Jeremy Horst 1,2, Ram Samudrala 1,2,
PMCID: PMC2832337  NIHMSID: NIHMS146139  PMID: 20209018

Abstract

We examine the ability of current state-of-the-art methods in protein structure prediction to discriminate topologically distant folds encoded by highly similar (>90% sequence identity) designed proteins in blind protein structure prediction experiments. We detail the corresponding prognosis for the protein fold recognition field and highlight the features of the methodologies that successfully deciphered this folding riddle.

Introduction and context

Natural proteins with over 35% sequence similarity tend to fold into similar conformations [1], yet several evolutionarily related natural protein pairs with up to 40% similarity have been observed to produce substantially different topologies [2,3]. Two sequences bearing the same length and only three nonidentical residues were posted as sequential targets in the recent 8th Community-Wide Experiment on the Critical Assessment of Techniques for Protein Structure Prediction (CASP8). Targets T0498 and T0499 therefore posed a riddle for the international protein fold prediction community to determine whether the conformations of these 95% identical sequences maintain the same topological folds or adopt different ones.

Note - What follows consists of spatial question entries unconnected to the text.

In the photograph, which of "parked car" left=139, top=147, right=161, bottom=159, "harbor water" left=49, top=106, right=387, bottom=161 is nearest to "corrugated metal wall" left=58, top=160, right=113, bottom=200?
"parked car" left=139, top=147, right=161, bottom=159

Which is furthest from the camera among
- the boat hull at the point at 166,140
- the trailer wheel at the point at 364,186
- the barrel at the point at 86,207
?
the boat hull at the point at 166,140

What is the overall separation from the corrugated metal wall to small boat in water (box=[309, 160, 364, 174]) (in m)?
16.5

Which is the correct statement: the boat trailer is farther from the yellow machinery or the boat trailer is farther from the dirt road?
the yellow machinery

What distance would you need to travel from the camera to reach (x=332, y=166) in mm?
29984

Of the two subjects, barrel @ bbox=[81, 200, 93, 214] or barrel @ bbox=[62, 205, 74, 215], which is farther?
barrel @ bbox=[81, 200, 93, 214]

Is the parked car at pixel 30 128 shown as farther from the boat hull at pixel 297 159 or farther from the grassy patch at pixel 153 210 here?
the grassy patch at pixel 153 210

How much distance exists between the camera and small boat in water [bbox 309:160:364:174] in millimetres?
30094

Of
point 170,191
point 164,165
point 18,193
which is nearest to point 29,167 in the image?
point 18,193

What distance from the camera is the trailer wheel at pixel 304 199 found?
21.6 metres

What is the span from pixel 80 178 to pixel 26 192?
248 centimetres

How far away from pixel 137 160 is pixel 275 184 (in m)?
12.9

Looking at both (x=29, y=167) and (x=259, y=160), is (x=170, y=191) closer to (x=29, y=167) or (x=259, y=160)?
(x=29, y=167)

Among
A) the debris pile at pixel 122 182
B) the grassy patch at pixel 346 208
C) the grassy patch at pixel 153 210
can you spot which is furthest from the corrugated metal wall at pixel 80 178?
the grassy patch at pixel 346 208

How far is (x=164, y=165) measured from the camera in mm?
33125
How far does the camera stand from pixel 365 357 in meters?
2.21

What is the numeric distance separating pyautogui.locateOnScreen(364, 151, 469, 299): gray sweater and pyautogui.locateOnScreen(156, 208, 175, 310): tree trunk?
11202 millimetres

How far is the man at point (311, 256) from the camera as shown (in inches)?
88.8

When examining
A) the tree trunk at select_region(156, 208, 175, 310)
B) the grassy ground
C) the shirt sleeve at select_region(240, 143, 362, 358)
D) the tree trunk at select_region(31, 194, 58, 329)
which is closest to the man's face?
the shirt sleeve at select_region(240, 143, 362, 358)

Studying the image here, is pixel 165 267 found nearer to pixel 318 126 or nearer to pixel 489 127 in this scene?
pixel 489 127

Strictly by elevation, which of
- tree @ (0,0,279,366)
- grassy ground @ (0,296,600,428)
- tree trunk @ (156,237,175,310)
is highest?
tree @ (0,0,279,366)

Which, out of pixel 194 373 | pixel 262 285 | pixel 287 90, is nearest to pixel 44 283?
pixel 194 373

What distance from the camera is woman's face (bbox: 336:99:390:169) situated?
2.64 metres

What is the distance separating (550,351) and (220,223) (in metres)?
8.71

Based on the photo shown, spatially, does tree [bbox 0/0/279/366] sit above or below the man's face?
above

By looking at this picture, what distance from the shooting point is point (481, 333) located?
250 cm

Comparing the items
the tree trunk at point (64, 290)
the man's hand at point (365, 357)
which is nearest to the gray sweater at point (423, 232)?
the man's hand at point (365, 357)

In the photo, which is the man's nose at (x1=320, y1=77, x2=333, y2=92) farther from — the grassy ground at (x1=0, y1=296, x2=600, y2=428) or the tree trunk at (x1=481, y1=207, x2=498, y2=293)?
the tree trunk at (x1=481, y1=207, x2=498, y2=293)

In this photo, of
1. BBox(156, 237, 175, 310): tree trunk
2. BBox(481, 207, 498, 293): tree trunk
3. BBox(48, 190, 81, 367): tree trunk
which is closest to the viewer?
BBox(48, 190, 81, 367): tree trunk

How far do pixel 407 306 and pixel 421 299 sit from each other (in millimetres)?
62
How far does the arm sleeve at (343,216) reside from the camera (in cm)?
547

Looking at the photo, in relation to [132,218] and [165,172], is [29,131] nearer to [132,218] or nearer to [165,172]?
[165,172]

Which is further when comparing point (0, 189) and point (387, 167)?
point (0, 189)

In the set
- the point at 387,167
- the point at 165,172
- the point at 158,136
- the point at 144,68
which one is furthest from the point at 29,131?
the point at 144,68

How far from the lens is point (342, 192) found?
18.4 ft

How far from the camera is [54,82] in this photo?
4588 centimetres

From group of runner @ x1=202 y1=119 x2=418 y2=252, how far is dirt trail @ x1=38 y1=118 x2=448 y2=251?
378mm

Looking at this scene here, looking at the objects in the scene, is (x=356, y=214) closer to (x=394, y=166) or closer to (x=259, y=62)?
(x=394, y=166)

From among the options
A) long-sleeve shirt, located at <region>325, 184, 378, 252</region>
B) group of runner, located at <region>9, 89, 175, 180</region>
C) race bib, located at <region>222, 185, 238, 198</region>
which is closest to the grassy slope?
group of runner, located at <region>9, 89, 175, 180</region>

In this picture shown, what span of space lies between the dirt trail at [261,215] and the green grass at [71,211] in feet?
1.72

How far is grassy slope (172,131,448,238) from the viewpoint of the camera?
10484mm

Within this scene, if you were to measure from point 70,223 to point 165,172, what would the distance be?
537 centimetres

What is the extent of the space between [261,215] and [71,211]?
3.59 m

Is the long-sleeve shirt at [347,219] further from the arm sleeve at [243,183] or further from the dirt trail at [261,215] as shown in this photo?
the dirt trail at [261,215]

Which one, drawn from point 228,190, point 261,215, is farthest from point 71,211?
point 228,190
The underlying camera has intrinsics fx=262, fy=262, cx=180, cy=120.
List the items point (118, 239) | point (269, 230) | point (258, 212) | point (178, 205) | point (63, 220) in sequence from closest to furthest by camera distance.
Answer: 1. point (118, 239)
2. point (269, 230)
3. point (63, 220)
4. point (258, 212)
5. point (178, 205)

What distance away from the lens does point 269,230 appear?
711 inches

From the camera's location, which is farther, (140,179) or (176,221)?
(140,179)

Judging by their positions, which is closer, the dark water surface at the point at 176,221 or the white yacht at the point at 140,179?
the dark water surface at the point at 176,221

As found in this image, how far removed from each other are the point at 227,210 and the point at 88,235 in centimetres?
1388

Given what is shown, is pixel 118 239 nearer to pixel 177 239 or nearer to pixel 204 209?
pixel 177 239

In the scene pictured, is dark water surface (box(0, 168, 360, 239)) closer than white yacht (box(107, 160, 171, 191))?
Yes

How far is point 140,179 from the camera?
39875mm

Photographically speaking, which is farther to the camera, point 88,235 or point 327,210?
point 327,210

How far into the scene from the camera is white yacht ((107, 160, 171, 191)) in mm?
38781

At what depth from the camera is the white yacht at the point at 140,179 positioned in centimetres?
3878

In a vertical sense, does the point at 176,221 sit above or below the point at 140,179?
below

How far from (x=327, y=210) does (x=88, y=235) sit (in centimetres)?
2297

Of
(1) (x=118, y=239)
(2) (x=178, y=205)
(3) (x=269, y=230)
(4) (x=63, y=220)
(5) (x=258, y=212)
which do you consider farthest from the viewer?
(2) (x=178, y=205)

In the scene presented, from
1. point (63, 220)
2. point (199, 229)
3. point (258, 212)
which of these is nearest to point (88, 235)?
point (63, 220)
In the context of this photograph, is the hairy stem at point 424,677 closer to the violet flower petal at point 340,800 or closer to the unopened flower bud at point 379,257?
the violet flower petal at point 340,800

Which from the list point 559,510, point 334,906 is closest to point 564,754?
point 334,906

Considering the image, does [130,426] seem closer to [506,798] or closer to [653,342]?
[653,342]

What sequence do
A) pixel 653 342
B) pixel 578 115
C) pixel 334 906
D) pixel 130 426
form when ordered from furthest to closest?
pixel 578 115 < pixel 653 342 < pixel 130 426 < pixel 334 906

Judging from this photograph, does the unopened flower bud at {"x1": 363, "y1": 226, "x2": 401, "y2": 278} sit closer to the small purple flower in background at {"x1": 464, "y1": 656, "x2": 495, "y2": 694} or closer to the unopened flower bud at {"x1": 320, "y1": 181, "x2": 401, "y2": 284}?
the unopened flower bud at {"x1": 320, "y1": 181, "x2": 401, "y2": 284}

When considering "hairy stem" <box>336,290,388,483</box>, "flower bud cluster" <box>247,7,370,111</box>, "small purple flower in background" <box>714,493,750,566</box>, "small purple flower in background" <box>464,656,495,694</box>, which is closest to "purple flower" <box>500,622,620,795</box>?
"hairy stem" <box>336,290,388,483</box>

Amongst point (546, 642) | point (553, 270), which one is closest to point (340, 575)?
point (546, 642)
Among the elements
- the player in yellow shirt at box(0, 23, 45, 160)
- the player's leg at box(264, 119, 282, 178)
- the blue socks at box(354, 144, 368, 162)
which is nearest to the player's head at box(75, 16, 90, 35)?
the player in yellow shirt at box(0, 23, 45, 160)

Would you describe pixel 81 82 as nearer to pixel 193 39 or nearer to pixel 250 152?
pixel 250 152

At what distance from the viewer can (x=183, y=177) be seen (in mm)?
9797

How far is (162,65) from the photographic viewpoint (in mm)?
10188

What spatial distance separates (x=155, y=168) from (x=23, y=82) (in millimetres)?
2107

The proteins were artificially produced in the group of John Orban and Philip Bryan [4] as a study of the tolerance of sequence identity to maintain the 3-α and α/β folds of streptococcal protein G domain A (GA) and domain B (GB), respectively. The two 16% identity domains of protein G were brought together in sequence space first by adding terminal tails to GA to make it equal in length to GB and then by progressively mutating sites of nonidentity. The key in this approach was linking each fold to its natural function: human serum albumin binding for the 3-α GA fold and IgG binding for the α/β GB fold. This linkage of fold to function allowed the application of powerful biologic selection methods to determine clusters of sites in each protein, which could be substituted with the corresponding amino acid in the other protein. Iteratively combining mutations identified by the selection methods resulted in two 88% identical proteins [4]. More recently, two 95% identical sequences possessing the same fold, GA95 and GB95, were designed and provided as the two CASP8 targets discussed here [5]. The designed protein pairs maintain the fold and specific binding function of the proteins from which they were derived, with immeasurable structural or functional character of the domain represented in the alternate protein [4].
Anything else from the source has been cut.